Gays and lesbians in Hawaii have been energized by the marriage effort, says Ramsey. But for a cause with far-reaching national implications, HERMP’s fund-raising efforts on the mainland have met with spotty success at best. Foley is still owed some $50,000 in legal fees. The financial shortfall grates on local activists, who are convinced that a relatively modest investment could produce big results.
“My sense is that it should be a high priority for mainland organizations,” says Ramsey. “It would carry from one state to another. To us, it’s been frustrating not to somehow get the message over.”
Ramsey, Foley, and others criticize national gay groups, particularly the Human Rights Campaign—whose executive director, Elizabeth Birch, once lived in Hawaii—for using the marriage issue to raise money for themselves without passing any along to HERMP. But Kim Mills, a spokeswoman for the HRC, says that such criticism is misplaced. “The fact is that we are primarily a federal lobby,” she says. “We have provided information and assistance to people in Hawaii. We have spent money on this issue.”
When—not if, as Foley insists—same-sex marriage becomes the law in Hawaii, people are bracing for an influx of gay and lesbian couples looking to get hitched. But unlike their Hawaiian peers, who have had years to consider the issue, many mainland gays and lesbians may not understand exactly what marriage would entail.
“When I talk to the well-to-do Hollywood types, they don’t think they need it,” Foley marvels. “They think they have all the legal arrangements they need. They don’t understand that if the breadwinner is hit by a truck, you can’t sue.”
Many gay men and lesbians also have not considered that marriage is the ultimate coming-out statement. “The first thing you have to do before even thinking about getting married is come out,” says Rodrigues.
Because the idea of same-sex marriage is still so new for many mainland gay and lesbian couples, it is impossible to predict how they will avail themselves of the opportunity once they have it. Foley, for one, believes that some couples will choose romance over activism, privately getting married in the islands and then not making much of their union publicly once they return to the mainland. (No one in Hawaii believes that same-sex marriage will lead to the permanent relocation of a large number of gays from the mainland.)
Among the first to tie the knot, of course, will be the plaintiffs. “We feel we’ve waited all our lives for this,” says Melillo. “Every year is a hardship.” He and Lagon, both of whom are ministers, have talked about Melillo’s performing the ceremony himself. “We have family expecting a fabulous ceremony,” Melillo says. “We’d be neglectful if we didn’t have one.”
Baehr and Dancel plan a private wedding on a mountain slope in Maui, away from the glare of the media. “We may have found ourselves doing our best to live up to our surprise responsibility as role models,” says Baehr. “But on our wedding day it’s not about public education.
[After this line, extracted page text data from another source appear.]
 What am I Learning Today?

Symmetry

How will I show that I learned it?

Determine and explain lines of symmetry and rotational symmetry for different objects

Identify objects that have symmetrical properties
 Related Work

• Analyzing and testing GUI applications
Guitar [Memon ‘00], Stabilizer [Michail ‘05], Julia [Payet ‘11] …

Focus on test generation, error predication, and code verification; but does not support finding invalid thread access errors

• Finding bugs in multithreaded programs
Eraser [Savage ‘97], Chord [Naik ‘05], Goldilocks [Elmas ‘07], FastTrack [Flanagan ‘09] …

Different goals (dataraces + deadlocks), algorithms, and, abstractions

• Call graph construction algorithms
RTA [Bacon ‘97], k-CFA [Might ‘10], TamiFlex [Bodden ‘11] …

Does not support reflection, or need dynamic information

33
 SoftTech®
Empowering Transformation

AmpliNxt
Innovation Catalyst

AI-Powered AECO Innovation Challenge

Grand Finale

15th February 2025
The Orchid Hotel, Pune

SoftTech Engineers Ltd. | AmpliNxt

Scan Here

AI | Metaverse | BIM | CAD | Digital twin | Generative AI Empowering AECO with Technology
It’s about our commitment to each other, and that’s private and personal.”
Sitting on their patio in Waianae on Oahu with their daughter, her boyfriend, and their 7-month-old grandson, Pregil and Rodrigues talk about the case every night. They keep a running conversation of their plans.
“I wanted to get married on Christmas Day,” says Pregil.
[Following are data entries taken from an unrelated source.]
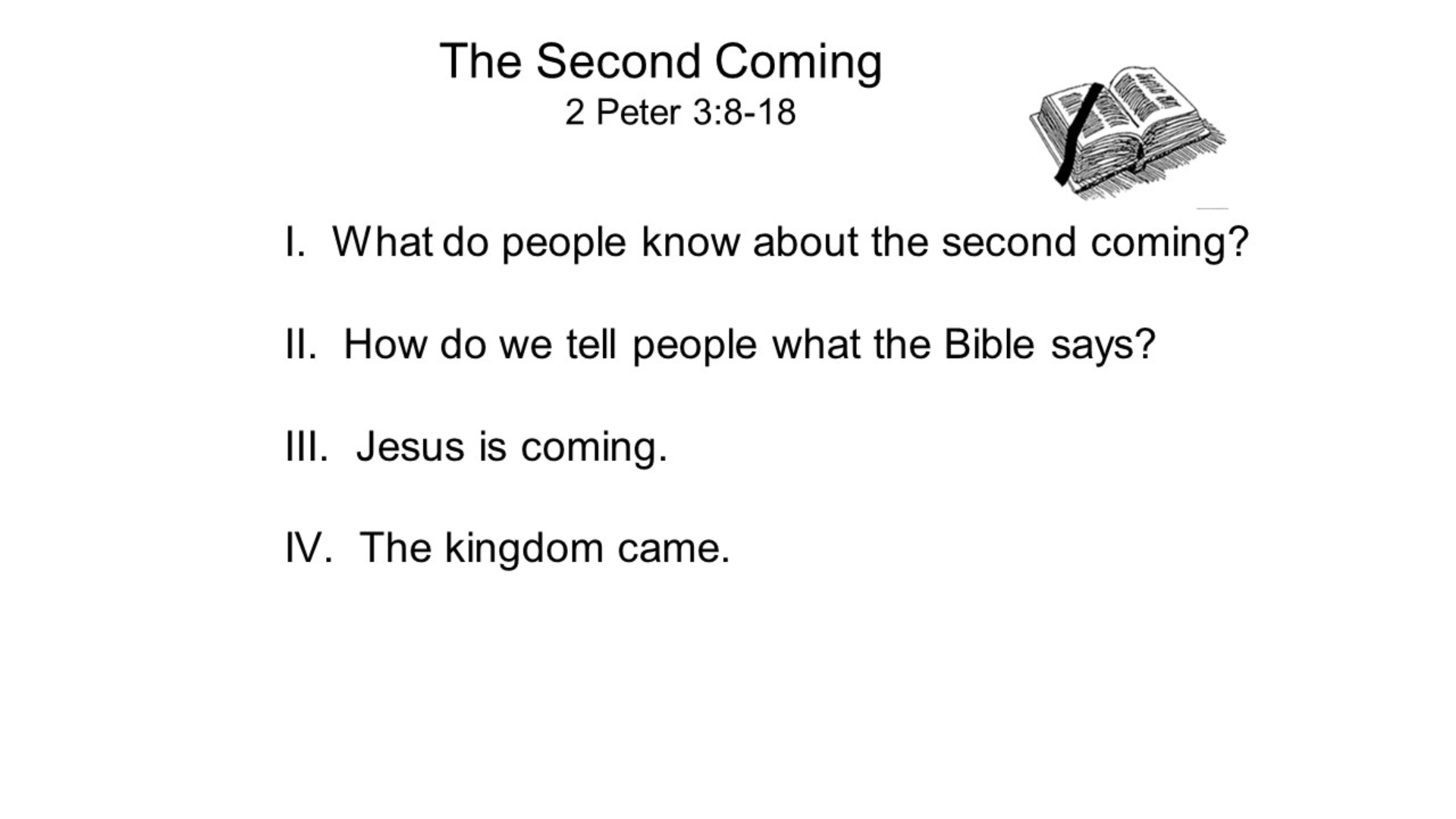 The Second Coming
2 Peter 3:8-18

I. What do people know about the second coming?

II. How do we tell people what the Bible says?

III. Jesus is coming.

IV. The kingdom came.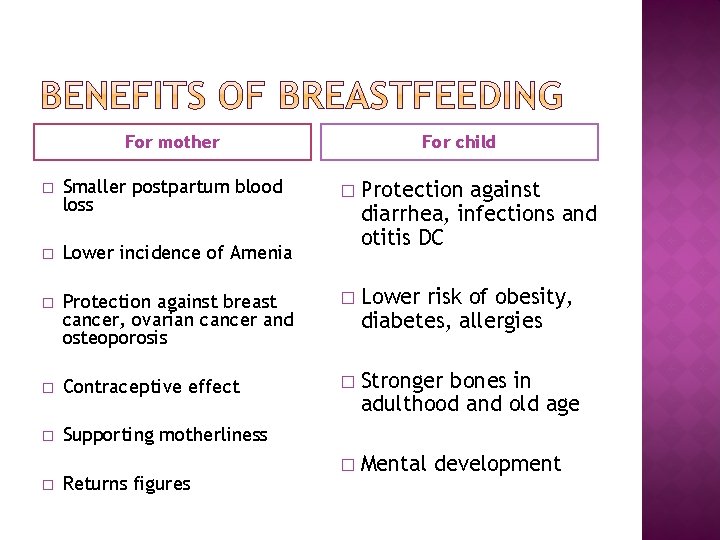 BENEFITS OF BREASTFEEDING

For mother

□ Smaller postpartum blood loss

□ Lower incidence of Amenia

□ Protection against breast cancer, ovarian cancer and osteoporosis

□ Contraceptive effect

□ Supporting motherliness

□ Returns figures

For child

□ Protection against diarrhea, infections and otitis DC

□ Lower risk of obesity, diabetes, allergies

□ Stronger bones in adulthood and old age

□ Mental development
“But we have our grandson’s party coming up, so we’ll have to do that first,” Rodrigues explains.
“She wants it fabulous,” adds Pregil. “I want it simple.”
“I guess I’m old-fashioned,” Rodrigues concludes. “You do it once and one time only. For me, once I’m married, even if there are hard times, I’m not getting a divorce. I’ll do whatever I have to to make it work. I don’t fight for something just to let it go.”